Les lactones sesquiterpéniques : achilline, achillifoline, milléfine. Ces substances amères sont impliquées dans les propriétés digestives et anti-inflammatoires.

Les alcaloïdes : notamment l’achilléine, à laquelle on attribue traditionnellement des propriétés hémostatiques.

L’huile essentielle (0,2 à 1 % selon la provenance) : riche en azulènes (dont le chamazulène, au fort pouvoir anti-inflammatoire), en camphre, en bornéol et en terpènes divers. La teneur en chamazulène varie beaucoup selon les conditions de pousse.

Les tanins : à propriétés astringentes et cicatrisantes.

L’achillée millefeuille figure dans la monographie de l’EMA/HMPC (Comité des médicaments à base de plantes de l’Agence européenne des médicaments), ce qui lui confère un cadre réglementaire européen clair pour ses usages traditionnels.

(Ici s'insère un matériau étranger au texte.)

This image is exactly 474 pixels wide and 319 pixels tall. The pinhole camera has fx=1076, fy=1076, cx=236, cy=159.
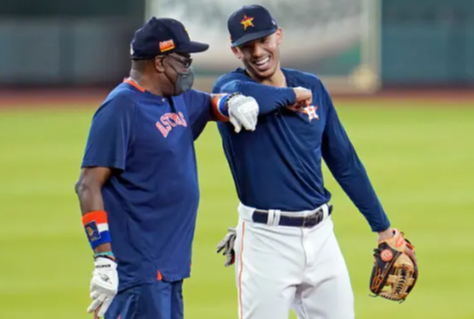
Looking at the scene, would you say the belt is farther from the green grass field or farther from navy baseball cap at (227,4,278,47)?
the green grass field

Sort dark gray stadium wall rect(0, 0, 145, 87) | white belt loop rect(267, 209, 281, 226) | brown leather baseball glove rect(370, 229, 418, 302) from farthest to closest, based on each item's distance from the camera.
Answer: dark gray stadium wall rect(0, 0, 145, 87)
brown leather baseball glove rect(370, 229, 418, 302)
white belt loop rect(267, 209, 281, 226)

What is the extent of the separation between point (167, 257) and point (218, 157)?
38.3 ft

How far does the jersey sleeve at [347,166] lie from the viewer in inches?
224

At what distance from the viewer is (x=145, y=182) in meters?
5.05

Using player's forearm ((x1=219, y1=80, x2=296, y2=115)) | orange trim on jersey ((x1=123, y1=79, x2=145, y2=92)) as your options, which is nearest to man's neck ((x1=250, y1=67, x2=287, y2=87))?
player's forearm ((x1=219, y1=80, x2=296, y2=115))

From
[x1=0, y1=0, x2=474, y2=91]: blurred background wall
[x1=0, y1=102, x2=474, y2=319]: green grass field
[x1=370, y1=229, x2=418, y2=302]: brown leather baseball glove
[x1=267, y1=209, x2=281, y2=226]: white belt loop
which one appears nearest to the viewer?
[x1=267, y1=209, x2=281, y2=226]: white belt loop

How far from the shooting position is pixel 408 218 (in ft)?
38.8

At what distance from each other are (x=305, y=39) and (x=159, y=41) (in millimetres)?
23256

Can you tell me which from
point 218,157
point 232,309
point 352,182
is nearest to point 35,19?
point 218,157

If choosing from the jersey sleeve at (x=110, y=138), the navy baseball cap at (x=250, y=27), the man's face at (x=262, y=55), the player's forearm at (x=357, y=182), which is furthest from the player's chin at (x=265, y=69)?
the jersey sleeve at (x=110, y=138)

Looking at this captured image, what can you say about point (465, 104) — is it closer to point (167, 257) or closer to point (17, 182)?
point (17, 182)

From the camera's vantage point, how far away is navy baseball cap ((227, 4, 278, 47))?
547cm

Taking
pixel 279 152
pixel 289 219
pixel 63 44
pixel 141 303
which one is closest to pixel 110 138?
pixel 141 303

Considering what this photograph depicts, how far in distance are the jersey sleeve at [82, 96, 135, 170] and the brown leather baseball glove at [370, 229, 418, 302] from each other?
5.51 ft
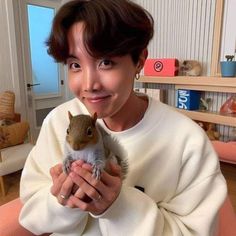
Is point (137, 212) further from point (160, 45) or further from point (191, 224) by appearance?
point (160, 45)

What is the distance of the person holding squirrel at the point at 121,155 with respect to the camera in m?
0.57

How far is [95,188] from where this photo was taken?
1.59ft

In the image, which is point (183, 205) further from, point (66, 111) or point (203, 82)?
point (203, 82)

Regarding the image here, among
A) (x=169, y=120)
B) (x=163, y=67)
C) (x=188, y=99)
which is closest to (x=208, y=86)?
(x=188, y=99)

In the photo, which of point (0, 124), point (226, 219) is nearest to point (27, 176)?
point (226, 219)

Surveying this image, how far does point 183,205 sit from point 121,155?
0.25 metres

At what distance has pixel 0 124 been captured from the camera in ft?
7.78

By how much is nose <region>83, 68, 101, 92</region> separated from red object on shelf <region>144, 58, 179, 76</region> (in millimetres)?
2134

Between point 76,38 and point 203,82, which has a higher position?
point 76,38

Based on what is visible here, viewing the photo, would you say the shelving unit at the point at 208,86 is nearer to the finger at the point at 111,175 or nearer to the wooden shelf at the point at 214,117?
the wooden shelf at the point at 214,117

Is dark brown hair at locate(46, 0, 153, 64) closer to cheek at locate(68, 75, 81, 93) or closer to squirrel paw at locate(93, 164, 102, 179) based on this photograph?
cheek at locate(68, 75, 81, 93)

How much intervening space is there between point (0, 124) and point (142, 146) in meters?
2.00

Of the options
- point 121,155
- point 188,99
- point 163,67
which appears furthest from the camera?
point 163,67

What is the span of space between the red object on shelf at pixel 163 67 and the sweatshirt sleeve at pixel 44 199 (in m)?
1.99
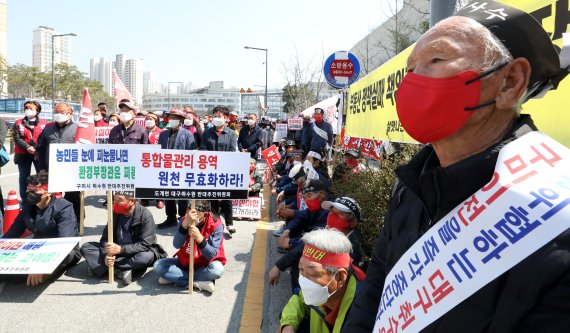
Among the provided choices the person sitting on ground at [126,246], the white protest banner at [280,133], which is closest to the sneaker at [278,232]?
the person sitting on ground at [126,246]

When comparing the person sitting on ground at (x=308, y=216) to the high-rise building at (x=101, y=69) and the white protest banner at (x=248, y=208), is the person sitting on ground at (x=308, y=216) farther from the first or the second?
the high-rise building at (x=101, y=69)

Macro des feuilles finement découpées d'achillée millefeuille, montrant la structure bipennatiséquée caractéristique

Ce découpage en « mille segments » est à l’origine du nom latin millefolium.

Propriétés hémostatiques et cicatrisantes : l’héritage des guerriers

C’est l’usage le plus ancien, et celui pour lequel la tradition est la plus solide. Appliquer des feuilles d’achillée froissées sur une petite coupure, une égratignure ou une piqûre d’insecte : ce geste est documenté depuis l’Antiquité, pratiqué par les soldats romains et médiévaux, et toujours transmis dans les milieux de la cueillette et de l’herboristerie. Le plantain lancéolé ayant des bienfaits et usages similaires, ils sont souvent utilisés ensemble !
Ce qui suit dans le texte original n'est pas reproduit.